When we arrived, the village leader was already waiting to greet us, and it was clear that the school had been prepped to accommodate our arrival, including a fresh scent in the air of clean floors and desks, chairs ready to be re-purposed into a waiting area, and tables that would serve as nursing assessment areas. We quickly set up our stations including a reception area, five nursing assessment areas, a physician consultation zone, an eye-glass area, pharmacy, and finally, a care-package area that allowed for distribution of essential toiletries and special “treats” for the children (shoes, hats, toys etc.).
The reception area filled quickly--we strategically added a children’s table for colouring to manage wait times--and throughout the day we saw women, men, and children of all ages. Some could not write, others had difficulty remembering how old they were, while others were eager to help their neighbors to navigate our questions and process with them. Our translators (Monica, Hector, Alex, and Jocelyn) are clearly instrumental to the smooth running of the clinic, particularly with supporting the nurses to, as best as possible, assess the person’s needs. Lori (our “Jefa”) remarked that the true success of a clinic is if patients who have received care call their neighbors to come, and sure enough, throughout the day, we saw more and more villagers walking towards us. At the end of the day, we estimate we saw approximately 145 people, likely a good proportion of the entire village!
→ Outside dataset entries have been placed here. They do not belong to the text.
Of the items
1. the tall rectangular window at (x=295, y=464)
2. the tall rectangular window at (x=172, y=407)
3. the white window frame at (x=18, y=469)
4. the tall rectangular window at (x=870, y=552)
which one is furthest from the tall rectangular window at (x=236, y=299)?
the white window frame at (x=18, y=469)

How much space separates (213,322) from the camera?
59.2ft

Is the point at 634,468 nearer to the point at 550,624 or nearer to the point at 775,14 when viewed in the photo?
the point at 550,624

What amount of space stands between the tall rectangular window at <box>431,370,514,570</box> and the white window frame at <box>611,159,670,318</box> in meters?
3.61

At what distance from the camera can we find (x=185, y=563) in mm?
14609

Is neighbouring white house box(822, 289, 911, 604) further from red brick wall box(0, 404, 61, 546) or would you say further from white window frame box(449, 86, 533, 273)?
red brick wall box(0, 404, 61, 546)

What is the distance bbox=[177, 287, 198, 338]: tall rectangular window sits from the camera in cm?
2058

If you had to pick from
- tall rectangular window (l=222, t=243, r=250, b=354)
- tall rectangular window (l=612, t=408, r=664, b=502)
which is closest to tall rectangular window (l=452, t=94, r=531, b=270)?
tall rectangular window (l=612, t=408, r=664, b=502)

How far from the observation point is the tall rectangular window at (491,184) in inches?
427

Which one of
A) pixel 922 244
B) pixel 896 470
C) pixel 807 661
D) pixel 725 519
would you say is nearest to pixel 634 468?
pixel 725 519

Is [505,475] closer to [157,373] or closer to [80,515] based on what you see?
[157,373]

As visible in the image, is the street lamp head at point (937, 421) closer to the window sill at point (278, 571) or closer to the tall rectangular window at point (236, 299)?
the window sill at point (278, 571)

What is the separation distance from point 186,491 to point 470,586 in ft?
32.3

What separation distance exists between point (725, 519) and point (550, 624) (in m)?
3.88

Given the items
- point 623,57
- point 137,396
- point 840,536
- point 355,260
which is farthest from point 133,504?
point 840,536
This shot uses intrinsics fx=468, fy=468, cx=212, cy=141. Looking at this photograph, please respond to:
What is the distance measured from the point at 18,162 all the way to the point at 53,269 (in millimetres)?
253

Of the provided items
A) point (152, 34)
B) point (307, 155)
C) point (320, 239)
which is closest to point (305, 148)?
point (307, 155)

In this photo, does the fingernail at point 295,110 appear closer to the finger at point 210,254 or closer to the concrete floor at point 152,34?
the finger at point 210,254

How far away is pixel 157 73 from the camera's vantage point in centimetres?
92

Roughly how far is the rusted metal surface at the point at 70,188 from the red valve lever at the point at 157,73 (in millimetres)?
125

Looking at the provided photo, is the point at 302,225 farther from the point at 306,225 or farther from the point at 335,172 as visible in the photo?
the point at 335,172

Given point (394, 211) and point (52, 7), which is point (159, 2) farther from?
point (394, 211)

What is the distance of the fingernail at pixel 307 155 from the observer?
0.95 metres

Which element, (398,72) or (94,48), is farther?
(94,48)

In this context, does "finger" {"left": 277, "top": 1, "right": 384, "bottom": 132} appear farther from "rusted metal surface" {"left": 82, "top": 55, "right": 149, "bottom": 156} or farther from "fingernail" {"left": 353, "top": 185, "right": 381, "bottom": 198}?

With our first clinic in hand, we headed home, tired and sweaty but with the satisfaction that we did something worthwhile…and we did it together.
To pack or not to pack... that is the question...
The answer: pack everything! After a good night’s sleep and a local breakfast with plantains and refried beans, we got straight to work. The task: divide all supplies, donations, and equipment into ten hockey bags---two bags designated for each clinic day. It felt a bit like our first unofficial test as a team---how quickly and accurately could we fill the bags together with not a lot of room to spread out, and thousands of supplies (including toothbrushes, toothpaste, vitamins, medicine, wheelchairs, walkers, nursing paraphernalia, toys, school bags etc.) to organize. We devised an assembly-line approach that served us well, and by lunch time, our collective efforts paid off with all bags ready to go.